Culpepper came across to Selina presently and leaned over the back of her chair and spoke softly to her. His breath touched her cheek and her pretty ear. Her heart leaped, treacherous, traitorous heart! And the blood beat in her throat!

"Honey, when you going to let me come and talk to you? School's over next week and I'll have to go home. I can't go on finding excuses for hanging around."


CHAPTER THIRTY-FIVE

Selina and Maud found themselves more and more thrilled with their work under Mrs. Bruce and Mrs. Higginson.

"It's the virus of content for one thing," said Maud grandly, "we are occupied, and then, too, of course, it's a cause."

There were varying happenings which went with the cause. The business as the days went on, so overcrowded the library, that Aunt Juanita and Selina and the especial medium they worked in, newspaper articles to be compiled, and proofs of circulars from the printers to be corrected, overflowed into the dining-room and onto the dining-table. Mrs.
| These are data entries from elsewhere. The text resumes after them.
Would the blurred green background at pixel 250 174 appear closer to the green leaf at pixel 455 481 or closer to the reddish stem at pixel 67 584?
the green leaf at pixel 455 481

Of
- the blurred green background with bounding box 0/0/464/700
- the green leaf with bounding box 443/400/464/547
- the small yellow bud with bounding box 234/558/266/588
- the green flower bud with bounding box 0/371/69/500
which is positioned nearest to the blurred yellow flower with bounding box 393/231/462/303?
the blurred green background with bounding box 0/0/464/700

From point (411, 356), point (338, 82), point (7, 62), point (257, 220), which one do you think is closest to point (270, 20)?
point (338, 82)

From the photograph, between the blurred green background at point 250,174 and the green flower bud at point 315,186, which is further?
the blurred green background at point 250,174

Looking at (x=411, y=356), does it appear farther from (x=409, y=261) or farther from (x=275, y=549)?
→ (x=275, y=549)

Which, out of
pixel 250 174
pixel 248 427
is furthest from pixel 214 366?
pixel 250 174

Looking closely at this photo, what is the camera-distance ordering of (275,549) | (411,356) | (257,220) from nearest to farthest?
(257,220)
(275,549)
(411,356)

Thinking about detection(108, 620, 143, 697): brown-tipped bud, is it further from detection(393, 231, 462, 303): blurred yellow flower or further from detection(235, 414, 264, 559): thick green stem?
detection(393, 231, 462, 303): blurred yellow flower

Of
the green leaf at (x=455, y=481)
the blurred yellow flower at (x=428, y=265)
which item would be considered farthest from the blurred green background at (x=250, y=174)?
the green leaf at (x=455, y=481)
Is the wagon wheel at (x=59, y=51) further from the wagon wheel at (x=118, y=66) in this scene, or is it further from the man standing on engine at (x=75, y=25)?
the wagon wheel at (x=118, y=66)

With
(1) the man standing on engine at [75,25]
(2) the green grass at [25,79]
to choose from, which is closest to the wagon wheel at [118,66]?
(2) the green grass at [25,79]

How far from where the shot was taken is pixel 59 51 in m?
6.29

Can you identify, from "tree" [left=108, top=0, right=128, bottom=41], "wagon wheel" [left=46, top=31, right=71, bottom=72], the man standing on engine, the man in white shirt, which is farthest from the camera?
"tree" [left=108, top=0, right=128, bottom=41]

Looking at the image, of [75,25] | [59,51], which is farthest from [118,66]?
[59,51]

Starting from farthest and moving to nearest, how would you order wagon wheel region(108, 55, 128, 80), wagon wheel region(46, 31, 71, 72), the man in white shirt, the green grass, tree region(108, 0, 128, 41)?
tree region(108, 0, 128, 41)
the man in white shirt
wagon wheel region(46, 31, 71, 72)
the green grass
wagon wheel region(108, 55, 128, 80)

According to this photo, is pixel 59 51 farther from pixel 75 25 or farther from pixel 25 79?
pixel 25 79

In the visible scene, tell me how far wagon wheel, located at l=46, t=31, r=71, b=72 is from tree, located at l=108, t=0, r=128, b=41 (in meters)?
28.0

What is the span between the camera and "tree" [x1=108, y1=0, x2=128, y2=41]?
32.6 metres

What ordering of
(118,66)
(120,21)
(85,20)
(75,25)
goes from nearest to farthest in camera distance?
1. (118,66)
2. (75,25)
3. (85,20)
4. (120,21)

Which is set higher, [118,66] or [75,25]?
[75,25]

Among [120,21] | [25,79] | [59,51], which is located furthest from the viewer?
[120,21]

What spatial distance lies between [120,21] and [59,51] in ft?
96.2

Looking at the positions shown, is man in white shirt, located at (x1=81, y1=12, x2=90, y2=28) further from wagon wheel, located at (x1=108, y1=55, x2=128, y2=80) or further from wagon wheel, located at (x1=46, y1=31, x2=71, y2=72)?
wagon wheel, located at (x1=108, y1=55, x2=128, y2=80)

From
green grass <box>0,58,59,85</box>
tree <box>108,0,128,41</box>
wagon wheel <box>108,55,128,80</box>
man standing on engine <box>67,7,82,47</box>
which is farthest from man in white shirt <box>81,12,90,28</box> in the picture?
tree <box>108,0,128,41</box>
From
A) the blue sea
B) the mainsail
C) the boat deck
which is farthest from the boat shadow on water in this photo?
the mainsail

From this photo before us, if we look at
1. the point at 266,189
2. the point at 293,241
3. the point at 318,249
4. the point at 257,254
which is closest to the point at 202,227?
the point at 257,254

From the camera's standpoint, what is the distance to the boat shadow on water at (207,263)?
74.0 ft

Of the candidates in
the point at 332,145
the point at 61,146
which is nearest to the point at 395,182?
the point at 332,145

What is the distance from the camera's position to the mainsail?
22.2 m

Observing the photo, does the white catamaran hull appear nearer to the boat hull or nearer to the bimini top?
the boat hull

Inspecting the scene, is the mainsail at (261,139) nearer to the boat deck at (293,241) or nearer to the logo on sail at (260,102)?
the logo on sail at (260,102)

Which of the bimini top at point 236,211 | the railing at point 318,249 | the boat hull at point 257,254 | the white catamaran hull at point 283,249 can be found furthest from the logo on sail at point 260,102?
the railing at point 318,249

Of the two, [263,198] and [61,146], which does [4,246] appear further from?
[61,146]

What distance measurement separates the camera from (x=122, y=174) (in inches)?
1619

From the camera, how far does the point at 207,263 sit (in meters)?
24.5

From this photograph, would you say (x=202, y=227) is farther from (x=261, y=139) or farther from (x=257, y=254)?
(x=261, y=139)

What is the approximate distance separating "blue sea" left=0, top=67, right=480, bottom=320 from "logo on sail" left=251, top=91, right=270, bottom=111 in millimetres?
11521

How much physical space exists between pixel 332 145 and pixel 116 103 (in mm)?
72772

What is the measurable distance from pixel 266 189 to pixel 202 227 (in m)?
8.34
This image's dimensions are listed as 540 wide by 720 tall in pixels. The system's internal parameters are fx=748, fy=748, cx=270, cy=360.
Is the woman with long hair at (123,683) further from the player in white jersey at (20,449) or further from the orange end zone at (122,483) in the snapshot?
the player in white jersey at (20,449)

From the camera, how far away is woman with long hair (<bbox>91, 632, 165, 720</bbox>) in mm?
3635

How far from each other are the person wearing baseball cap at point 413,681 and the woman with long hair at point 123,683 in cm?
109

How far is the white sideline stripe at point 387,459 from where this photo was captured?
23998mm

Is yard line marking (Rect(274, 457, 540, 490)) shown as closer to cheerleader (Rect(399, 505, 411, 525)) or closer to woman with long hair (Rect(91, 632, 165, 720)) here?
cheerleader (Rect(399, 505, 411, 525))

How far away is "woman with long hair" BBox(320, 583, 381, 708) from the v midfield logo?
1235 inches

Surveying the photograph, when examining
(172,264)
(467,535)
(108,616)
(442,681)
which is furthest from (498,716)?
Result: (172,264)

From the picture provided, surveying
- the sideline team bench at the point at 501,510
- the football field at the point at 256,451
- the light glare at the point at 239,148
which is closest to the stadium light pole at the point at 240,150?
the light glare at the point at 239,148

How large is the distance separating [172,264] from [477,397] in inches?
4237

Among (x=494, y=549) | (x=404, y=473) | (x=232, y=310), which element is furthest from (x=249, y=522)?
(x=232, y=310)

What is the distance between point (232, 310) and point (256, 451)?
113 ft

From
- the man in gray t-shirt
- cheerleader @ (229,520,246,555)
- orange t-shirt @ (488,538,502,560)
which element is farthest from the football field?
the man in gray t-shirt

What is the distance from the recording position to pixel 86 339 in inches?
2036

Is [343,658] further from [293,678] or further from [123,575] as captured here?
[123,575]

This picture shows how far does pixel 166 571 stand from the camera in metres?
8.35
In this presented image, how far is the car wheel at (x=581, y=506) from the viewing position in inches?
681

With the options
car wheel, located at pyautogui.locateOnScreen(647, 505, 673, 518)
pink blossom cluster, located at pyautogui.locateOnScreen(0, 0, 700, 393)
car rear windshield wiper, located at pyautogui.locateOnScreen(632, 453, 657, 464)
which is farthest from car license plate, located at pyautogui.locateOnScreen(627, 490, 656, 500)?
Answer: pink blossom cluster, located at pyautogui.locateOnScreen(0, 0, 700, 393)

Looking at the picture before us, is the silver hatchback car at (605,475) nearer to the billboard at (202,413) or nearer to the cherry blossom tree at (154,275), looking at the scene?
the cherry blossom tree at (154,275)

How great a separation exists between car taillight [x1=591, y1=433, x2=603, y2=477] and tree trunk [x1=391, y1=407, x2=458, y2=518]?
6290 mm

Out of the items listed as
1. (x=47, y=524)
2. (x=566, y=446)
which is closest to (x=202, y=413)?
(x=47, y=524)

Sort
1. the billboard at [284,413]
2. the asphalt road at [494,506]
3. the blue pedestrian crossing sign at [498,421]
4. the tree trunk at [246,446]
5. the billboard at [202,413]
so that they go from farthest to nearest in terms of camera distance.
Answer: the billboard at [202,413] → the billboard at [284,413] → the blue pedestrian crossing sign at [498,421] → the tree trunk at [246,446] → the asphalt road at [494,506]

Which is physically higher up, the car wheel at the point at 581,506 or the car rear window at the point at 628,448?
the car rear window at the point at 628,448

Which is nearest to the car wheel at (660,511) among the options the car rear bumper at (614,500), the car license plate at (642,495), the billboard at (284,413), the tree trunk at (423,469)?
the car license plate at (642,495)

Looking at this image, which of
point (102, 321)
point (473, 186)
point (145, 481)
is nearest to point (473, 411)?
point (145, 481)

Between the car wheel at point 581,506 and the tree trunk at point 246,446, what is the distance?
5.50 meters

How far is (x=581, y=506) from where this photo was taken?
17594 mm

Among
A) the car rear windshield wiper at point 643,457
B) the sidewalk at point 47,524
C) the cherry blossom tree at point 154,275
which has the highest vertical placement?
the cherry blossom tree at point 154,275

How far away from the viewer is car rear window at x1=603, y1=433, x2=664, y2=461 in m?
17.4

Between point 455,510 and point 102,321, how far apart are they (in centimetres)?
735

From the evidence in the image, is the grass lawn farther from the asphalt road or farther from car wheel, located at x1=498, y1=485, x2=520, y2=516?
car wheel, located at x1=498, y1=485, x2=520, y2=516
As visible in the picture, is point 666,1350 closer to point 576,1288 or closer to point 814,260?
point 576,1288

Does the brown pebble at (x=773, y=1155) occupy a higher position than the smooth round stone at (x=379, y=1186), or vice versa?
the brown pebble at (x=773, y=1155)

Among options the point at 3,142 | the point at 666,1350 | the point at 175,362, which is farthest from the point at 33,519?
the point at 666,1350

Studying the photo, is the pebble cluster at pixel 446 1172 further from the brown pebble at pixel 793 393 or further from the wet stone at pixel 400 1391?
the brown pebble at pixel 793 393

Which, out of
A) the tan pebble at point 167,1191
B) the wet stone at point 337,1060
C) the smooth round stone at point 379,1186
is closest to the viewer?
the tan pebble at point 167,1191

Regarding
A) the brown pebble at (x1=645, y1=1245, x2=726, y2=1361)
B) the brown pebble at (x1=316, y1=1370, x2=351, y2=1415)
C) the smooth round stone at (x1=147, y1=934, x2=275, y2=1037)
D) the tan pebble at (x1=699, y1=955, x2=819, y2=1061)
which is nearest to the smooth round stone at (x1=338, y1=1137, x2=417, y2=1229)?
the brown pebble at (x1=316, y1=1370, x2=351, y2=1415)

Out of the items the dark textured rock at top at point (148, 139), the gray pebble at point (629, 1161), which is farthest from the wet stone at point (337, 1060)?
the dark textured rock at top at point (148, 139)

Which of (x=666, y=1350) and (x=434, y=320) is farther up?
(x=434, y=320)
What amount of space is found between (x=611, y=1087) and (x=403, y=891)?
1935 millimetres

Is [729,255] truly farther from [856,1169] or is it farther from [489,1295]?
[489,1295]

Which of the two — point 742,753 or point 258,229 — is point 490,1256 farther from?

Higginson and Maud in the library folded and directed and stamped all this data in its final form.

Everyone was in earnest and the work engrossing. "You'll stay here to lunch," Aunt Juanita would direct. "There's no time to be wasted going off to hunt food." And the impatience in her voice for any quest so unreasonable and unnecessary as one for food, kept anybody from going.

Nor did conveniences when they were not conveniences carry any weight with her. "No, certainly you can't have the dining-table," she told Hester on an occasion when they all did stay for lunch, and that person, cloth in hand, presented herself to set this piece of furniture for the meal. It was quite as if Hester had asked for something as irregular and preposterous as somebody's nose or ear. "Don't you see Miss Selina and I are using it? That it is piled with our papers? Put the food in dishes and set it around. Why ask me where?" exasperatedly. "Anywhere. We'll help ourselves when we get ready."